Some organizations, such as FDNY, received multiple pieces. The Graystone Society in Coatesville, Pa., where Lukens Steel forged the Trade Center beams in 1969, received 500 tons for a large memorial.
A new approach
The wide range in size and use is unprecedented in the history of the nation's memorials, said Cal Snyder, author of "Out of Fire and Valor: The War Memorials of New York from the Revolution to 9/11."
"It's a very postmodern idea, that communities and individuals are free to recreate memory as they see it, without centralized control," he said.
The number of Sept. 11 memorials in greater New York reflects not just the proximity of the attack, but its personal nature, Snyder said. Fliers with photos of the dead and intense media coverage enabled strangers to relate to the victims, unlike those in a far-off war.
"People were actually able to feel their way right into the lives of these victims and recognize lives very much like their own," Snyder said.
Remnants of the World Trade Center have found their way to families and fire departments for years, taken in the chaotic early days. But about two years ago, after the National September 11 Memorial and Museum in Lower Manhattan selected the beams it desired, the Port Authority launched a program to distribute the rest.
Officials didn't expect so many requests for the 13,000 feet of steel kept in a Kennedy Airport hangar. Organizations in China and India applied. Firefighters from Ohio and Indiana made pilgrimages to haul pieces home, complete with honor guards.
"We ran out of steel," Port Authority spokesman Steve Coleman said.
Seaford High School, the alma mater of five Sept. 11 victims, built one of Nassau's first large memorials -- dedicated in November 2002. But it saw an opportunity to add meaning with a section of I-beam more than 3 feet long.
"It's the finishing touch," said athletic director Tom Condon, who coached, counseled or taught the fallen alumni.
Marine's mom secures piece
JoAnn Lyles of Sag Harbor formed the In Jordan's Honor foundation after her son, Marine Lance Cpl.
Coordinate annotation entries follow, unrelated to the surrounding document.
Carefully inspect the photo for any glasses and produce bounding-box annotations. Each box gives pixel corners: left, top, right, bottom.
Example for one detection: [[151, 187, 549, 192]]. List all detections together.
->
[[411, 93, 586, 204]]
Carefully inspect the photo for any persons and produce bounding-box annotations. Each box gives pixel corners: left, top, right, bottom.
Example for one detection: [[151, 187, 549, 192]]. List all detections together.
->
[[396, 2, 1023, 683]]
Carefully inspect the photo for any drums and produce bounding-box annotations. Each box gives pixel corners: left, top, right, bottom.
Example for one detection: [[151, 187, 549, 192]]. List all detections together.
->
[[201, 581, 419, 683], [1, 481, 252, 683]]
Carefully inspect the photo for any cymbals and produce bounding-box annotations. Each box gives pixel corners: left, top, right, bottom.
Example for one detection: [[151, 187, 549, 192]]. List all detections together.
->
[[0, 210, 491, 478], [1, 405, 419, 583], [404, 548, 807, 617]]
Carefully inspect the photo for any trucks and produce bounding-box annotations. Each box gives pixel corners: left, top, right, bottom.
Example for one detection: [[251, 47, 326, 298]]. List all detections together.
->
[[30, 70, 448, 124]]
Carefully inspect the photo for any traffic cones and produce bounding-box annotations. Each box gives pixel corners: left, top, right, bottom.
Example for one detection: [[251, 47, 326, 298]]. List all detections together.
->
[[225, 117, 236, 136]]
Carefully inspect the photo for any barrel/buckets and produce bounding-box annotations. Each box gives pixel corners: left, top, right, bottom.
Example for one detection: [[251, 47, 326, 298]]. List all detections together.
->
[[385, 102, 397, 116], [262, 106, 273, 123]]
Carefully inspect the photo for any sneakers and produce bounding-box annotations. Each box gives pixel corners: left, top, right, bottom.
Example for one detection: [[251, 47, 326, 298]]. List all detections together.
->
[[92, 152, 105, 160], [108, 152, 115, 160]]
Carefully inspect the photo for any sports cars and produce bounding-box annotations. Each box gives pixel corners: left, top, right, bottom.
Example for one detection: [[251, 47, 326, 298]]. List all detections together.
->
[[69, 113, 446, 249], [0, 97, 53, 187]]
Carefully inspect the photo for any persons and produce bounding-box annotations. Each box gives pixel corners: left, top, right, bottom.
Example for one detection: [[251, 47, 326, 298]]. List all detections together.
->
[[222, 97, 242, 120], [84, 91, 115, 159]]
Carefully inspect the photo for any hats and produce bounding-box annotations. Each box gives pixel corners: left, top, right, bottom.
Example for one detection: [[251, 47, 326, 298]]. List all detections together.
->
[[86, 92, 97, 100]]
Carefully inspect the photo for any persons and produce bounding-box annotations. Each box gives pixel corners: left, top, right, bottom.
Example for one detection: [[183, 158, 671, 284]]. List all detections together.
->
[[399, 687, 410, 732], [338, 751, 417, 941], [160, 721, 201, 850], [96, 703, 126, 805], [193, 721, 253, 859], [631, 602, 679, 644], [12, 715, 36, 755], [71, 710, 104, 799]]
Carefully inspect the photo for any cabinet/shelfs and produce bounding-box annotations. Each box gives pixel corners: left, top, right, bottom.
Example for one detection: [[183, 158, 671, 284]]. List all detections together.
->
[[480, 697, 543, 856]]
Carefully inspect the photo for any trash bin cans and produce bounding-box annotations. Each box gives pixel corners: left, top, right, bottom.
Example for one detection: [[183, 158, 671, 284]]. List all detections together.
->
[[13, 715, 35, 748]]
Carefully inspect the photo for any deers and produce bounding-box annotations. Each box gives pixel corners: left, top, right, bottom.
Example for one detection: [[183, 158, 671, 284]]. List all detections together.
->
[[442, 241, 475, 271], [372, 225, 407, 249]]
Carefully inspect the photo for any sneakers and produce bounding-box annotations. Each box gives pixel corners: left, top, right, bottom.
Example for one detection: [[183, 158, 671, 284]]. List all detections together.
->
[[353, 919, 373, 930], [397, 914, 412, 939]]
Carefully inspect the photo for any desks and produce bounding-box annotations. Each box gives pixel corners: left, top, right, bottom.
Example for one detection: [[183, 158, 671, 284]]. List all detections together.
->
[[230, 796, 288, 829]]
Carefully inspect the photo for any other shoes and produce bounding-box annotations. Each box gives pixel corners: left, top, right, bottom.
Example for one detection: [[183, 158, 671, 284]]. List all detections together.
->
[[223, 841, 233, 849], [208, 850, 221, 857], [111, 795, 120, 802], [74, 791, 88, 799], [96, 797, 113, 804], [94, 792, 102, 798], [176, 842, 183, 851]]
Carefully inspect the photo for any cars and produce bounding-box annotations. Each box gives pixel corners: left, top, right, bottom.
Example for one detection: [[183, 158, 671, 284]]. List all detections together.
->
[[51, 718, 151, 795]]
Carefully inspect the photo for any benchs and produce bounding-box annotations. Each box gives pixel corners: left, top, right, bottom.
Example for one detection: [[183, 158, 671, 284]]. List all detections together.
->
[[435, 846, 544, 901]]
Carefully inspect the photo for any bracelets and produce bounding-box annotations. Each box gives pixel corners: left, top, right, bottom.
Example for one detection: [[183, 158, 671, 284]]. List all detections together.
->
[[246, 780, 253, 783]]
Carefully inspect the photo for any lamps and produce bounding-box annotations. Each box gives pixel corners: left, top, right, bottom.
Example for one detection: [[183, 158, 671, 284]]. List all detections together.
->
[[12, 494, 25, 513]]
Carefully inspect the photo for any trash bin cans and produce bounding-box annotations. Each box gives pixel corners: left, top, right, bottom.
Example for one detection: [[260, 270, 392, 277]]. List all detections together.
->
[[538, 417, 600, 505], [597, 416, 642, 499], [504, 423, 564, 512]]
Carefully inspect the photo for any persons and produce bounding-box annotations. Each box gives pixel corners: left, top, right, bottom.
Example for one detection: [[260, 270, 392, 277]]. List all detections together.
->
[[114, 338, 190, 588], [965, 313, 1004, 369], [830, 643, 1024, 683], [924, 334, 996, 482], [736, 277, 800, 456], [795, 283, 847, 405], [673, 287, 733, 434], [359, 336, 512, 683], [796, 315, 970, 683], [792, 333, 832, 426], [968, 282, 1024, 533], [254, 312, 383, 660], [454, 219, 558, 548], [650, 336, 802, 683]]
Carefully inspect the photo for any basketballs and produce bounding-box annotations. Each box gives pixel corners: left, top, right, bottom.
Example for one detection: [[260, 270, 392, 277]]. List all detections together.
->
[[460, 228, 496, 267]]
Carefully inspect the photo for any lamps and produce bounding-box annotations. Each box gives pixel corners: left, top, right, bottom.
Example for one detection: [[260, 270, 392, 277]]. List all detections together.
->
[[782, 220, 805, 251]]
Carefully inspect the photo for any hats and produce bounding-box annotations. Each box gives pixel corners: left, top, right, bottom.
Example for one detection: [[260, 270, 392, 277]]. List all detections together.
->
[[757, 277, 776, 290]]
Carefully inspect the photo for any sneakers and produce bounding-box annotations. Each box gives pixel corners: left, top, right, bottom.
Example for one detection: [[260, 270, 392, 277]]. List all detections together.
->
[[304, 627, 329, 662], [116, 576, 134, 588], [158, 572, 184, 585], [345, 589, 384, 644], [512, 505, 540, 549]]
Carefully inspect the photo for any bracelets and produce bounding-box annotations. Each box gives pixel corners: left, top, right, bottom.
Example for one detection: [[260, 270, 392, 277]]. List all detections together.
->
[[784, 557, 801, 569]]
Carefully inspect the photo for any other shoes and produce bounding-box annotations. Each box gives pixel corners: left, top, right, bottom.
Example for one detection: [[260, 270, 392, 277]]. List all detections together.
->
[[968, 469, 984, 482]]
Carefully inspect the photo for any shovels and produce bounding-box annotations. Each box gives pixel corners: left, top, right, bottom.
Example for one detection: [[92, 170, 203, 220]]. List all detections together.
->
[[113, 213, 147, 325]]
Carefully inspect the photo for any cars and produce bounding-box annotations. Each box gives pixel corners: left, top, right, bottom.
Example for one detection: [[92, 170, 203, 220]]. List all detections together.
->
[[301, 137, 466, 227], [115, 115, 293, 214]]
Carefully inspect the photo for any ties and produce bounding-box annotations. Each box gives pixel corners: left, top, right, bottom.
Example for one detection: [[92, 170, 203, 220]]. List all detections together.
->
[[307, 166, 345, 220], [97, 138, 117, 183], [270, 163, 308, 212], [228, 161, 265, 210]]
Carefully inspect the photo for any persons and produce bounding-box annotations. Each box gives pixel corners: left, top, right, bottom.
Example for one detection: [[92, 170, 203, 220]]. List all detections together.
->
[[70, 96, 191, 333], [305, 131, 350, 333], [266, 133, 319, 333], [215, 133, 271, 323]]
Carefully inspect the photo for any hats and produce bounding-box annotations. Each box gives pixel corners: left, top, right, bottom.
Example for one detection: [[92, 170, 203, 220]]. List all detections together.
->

Jordan Haerter, was killed in action in Ramadi, Iraq, in 2008. He was 19.
Lyles saw the authority program as a way to do more good in her son's name: Her piece will go to her village fire department's Sept. 11 and war memorial.
The attack "was one of his reasons for joining the Marines," Lyles said of Haerter, 13 when the Twin Towers fell.
In East Islip, the Chamber of Commerce plans to build a Sept. 11 memorial at the public library with an educational kiosk for children.
"We want students to . . . have an understanding of what actually happened," said chamber vice president Anthony D'Amico. But, as with most of Long Island's steel projects, there's a deep personal connection. A decade ago, D'Amico was a New York City police officer who responded to the World Trade Center.
"I probably went to 30 funerals," he recalled. "To me, getting this steel means a lot."